■ Task details
Read through the records. Copy each line that has the word "camera".
[Opening Data for the task section]
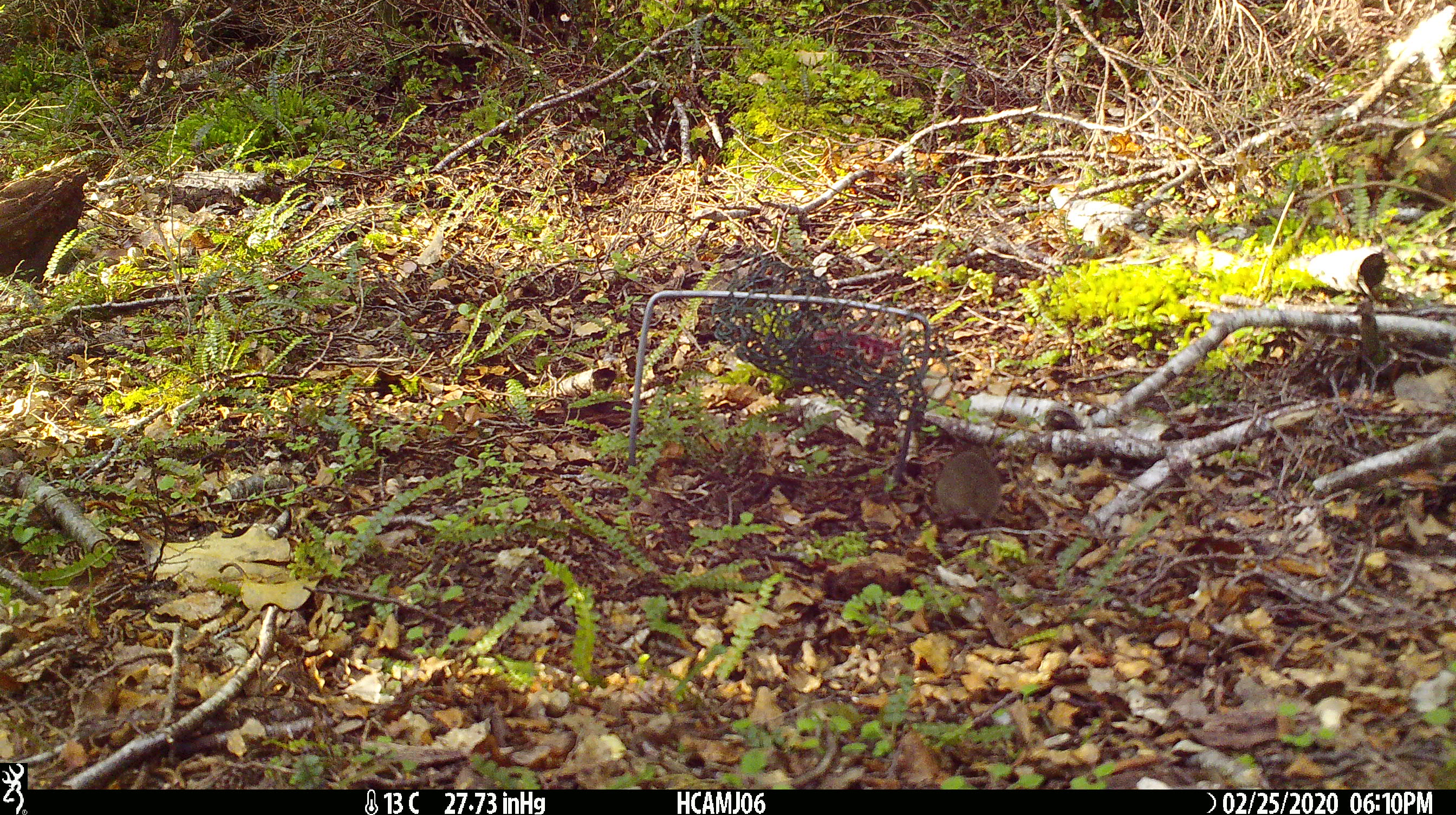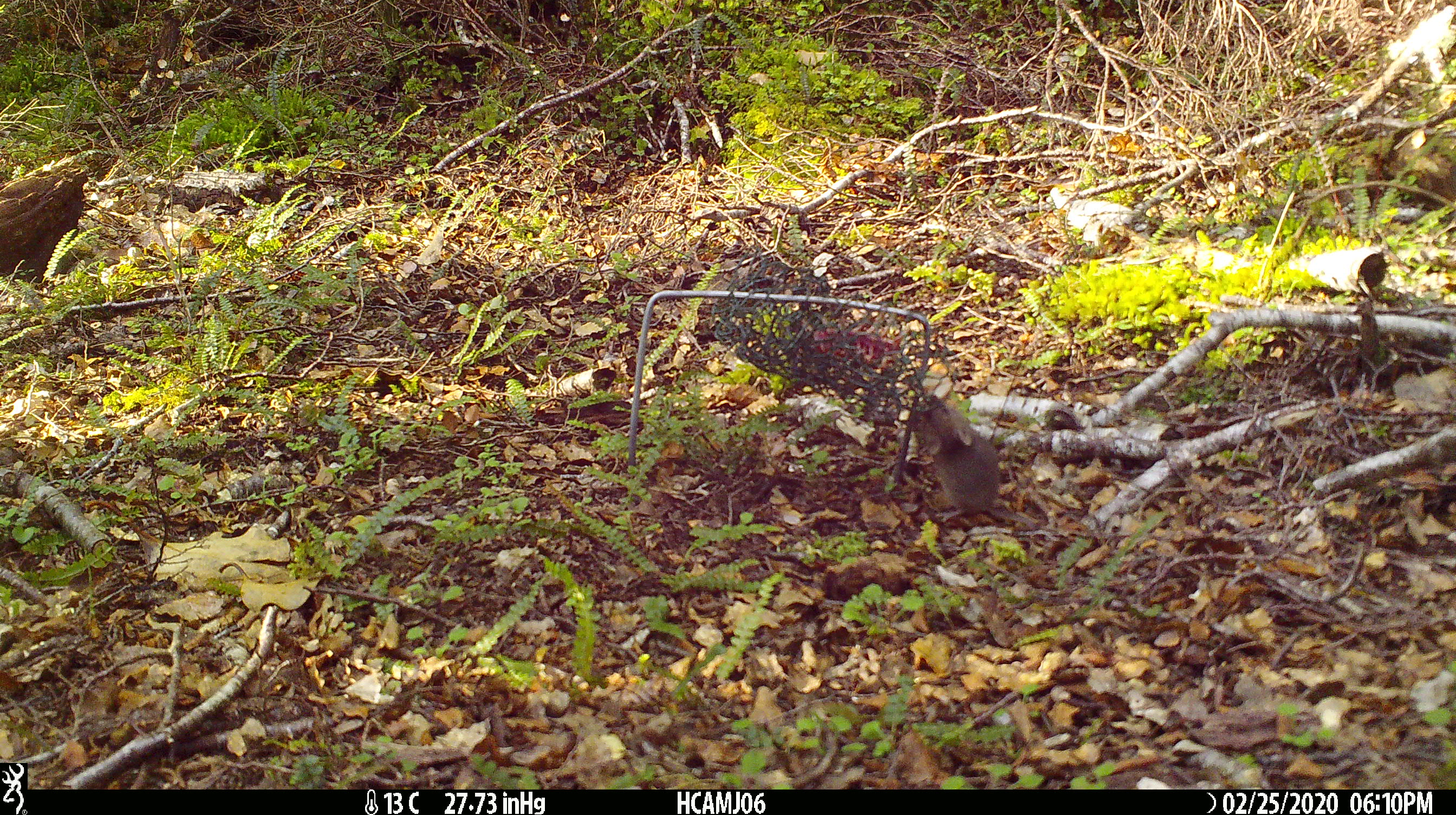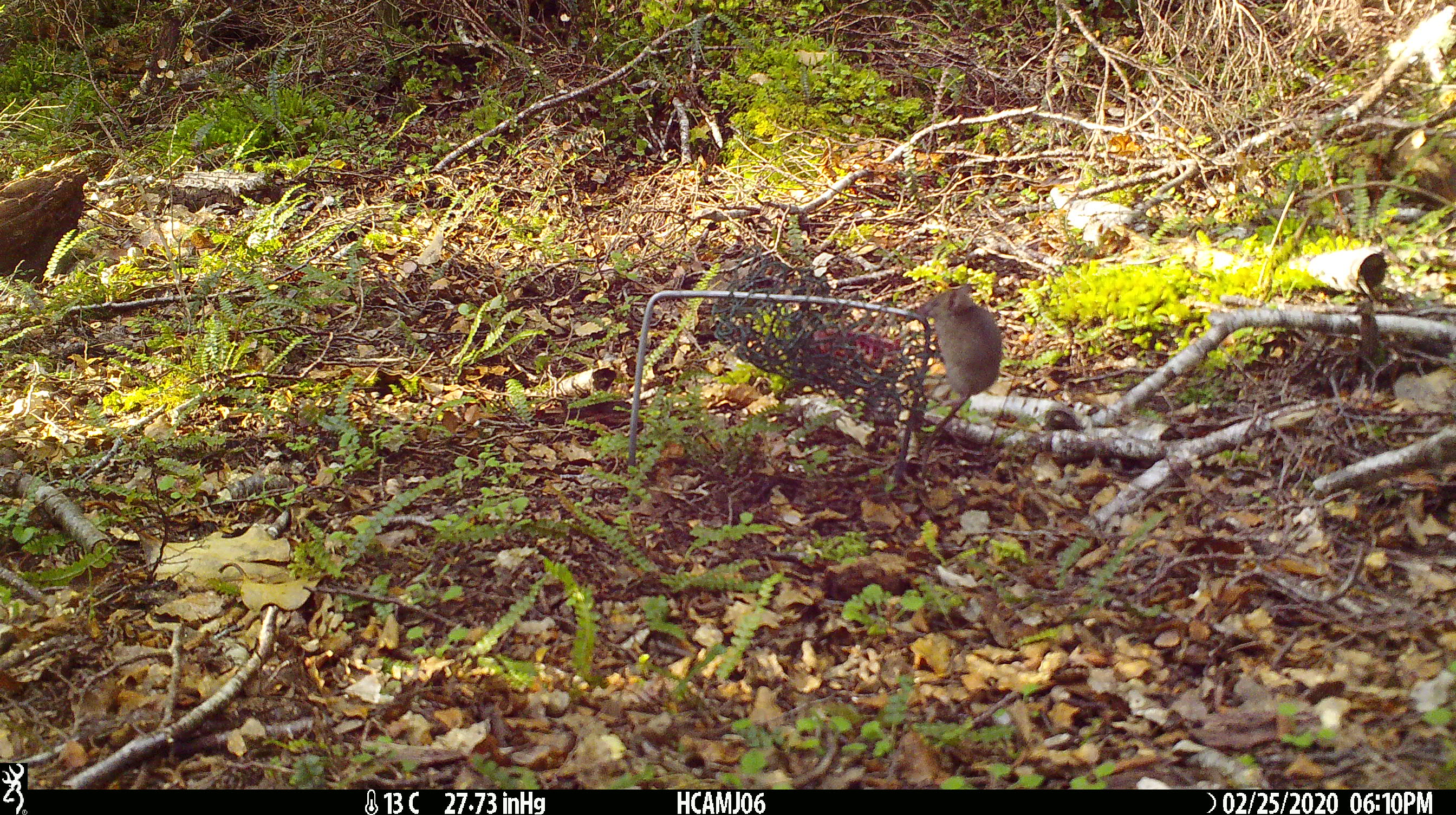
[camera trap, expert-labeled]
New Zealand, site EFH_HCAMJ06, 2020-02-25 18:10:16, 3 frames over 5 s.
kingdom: Animalia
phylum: Chordata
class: Mammalia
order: Rodentia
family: Muridae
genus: Mus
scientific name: Mus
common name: mouse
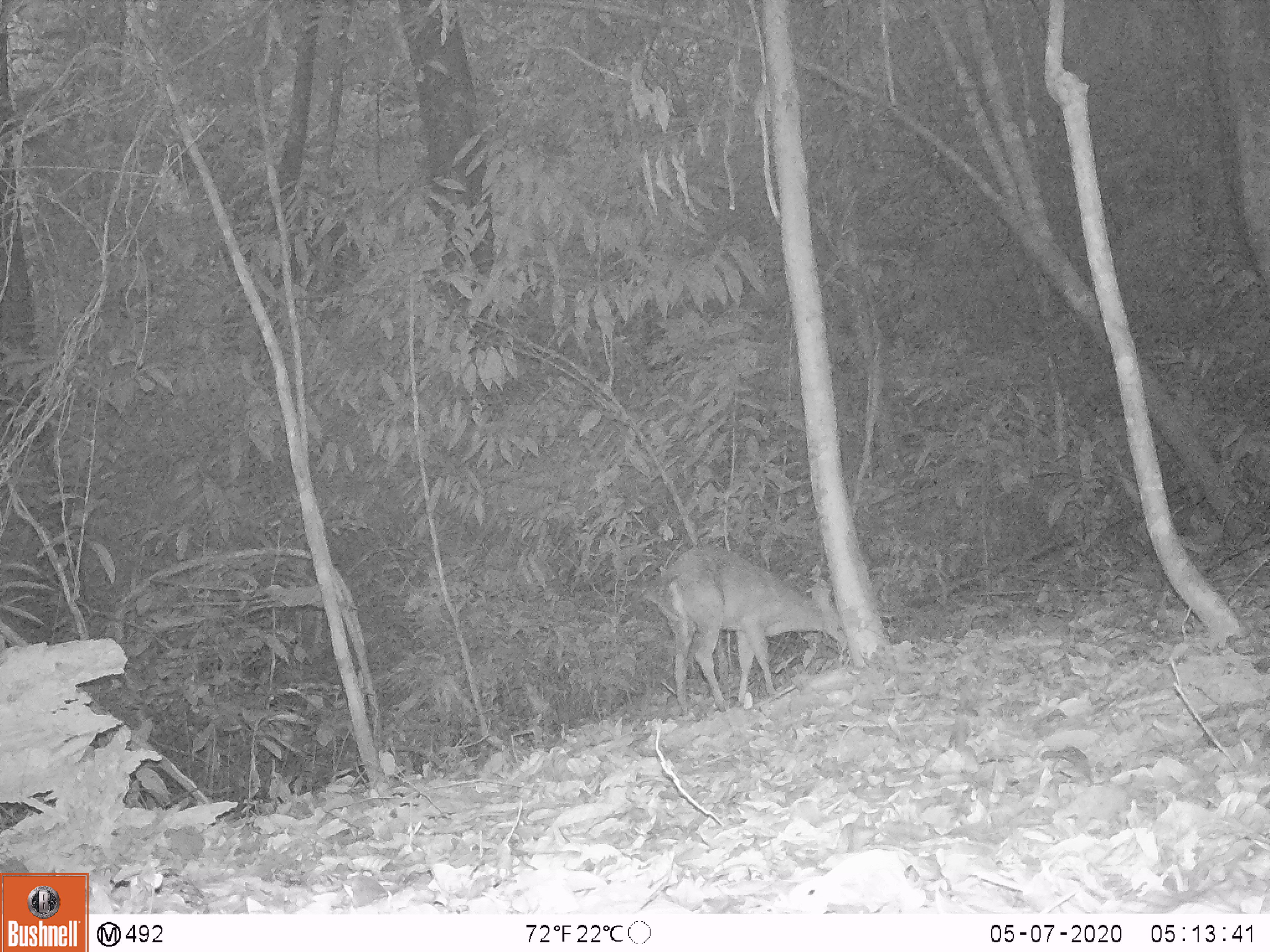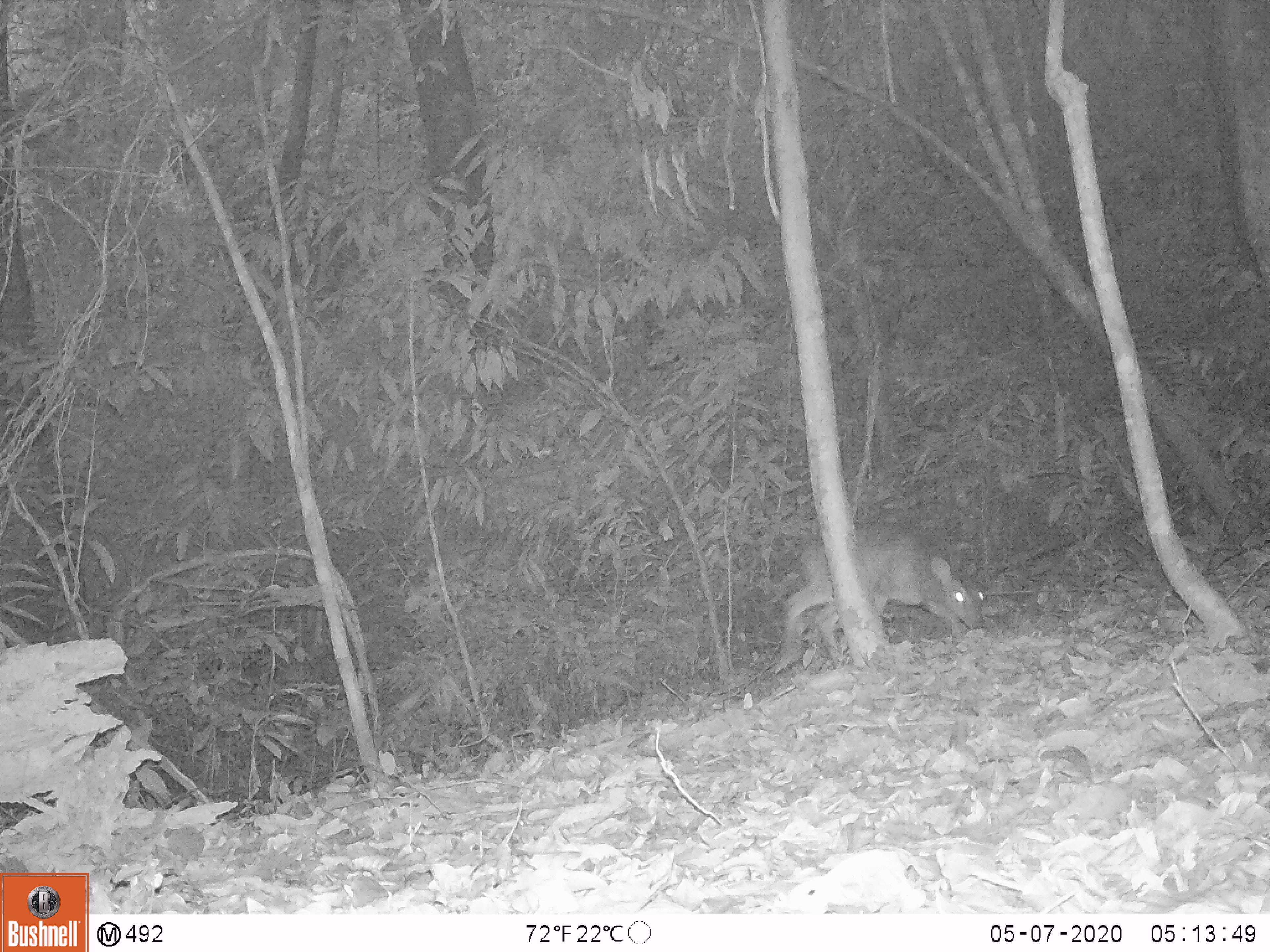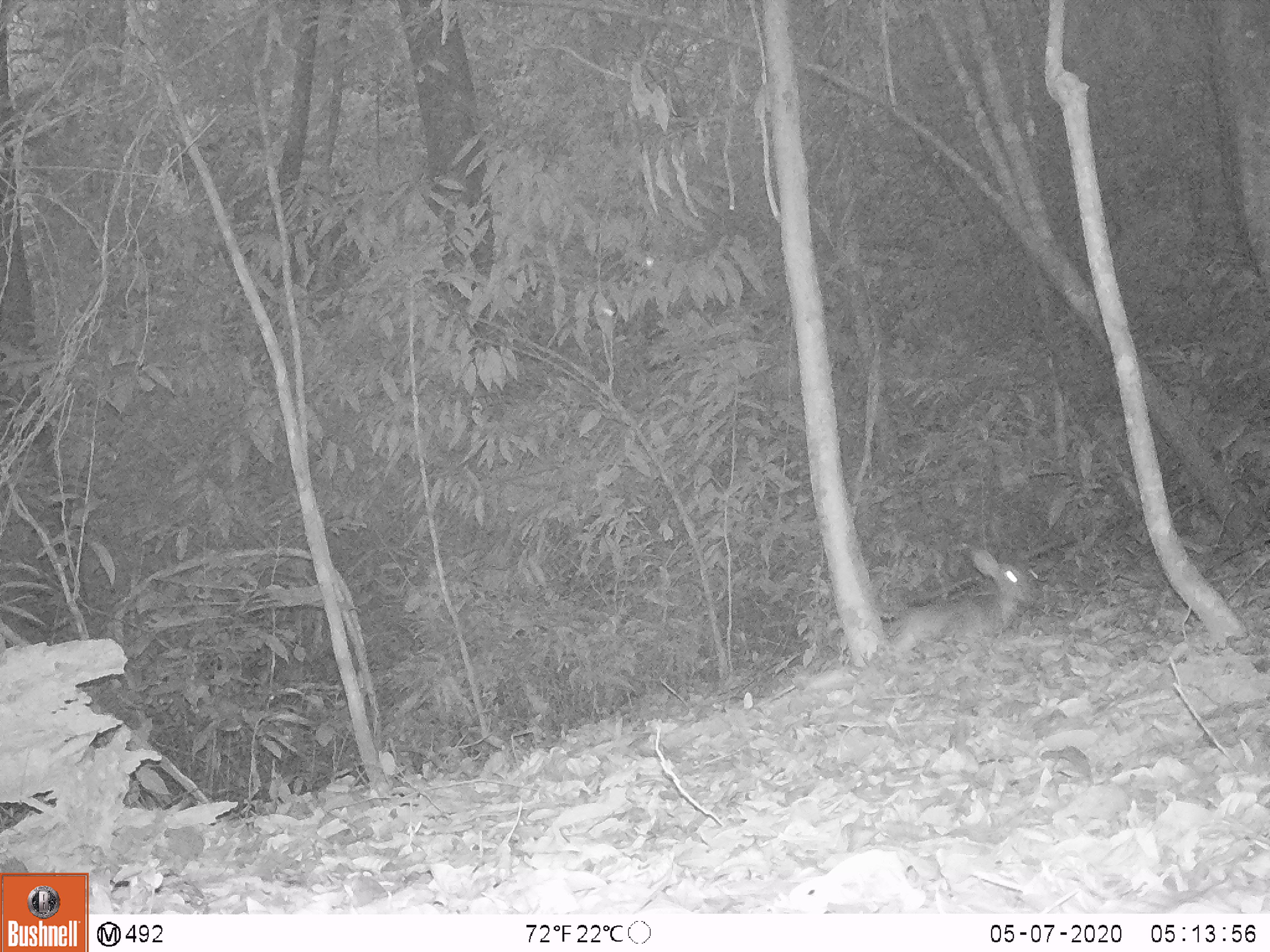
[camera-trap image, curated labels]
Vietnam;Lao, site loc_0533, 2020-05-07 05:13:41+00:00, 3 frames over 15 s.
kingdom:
[Closing Data for the task section]
■ Solution below
[camera trap, expert-labeled]
[camera-trap image, curated labels]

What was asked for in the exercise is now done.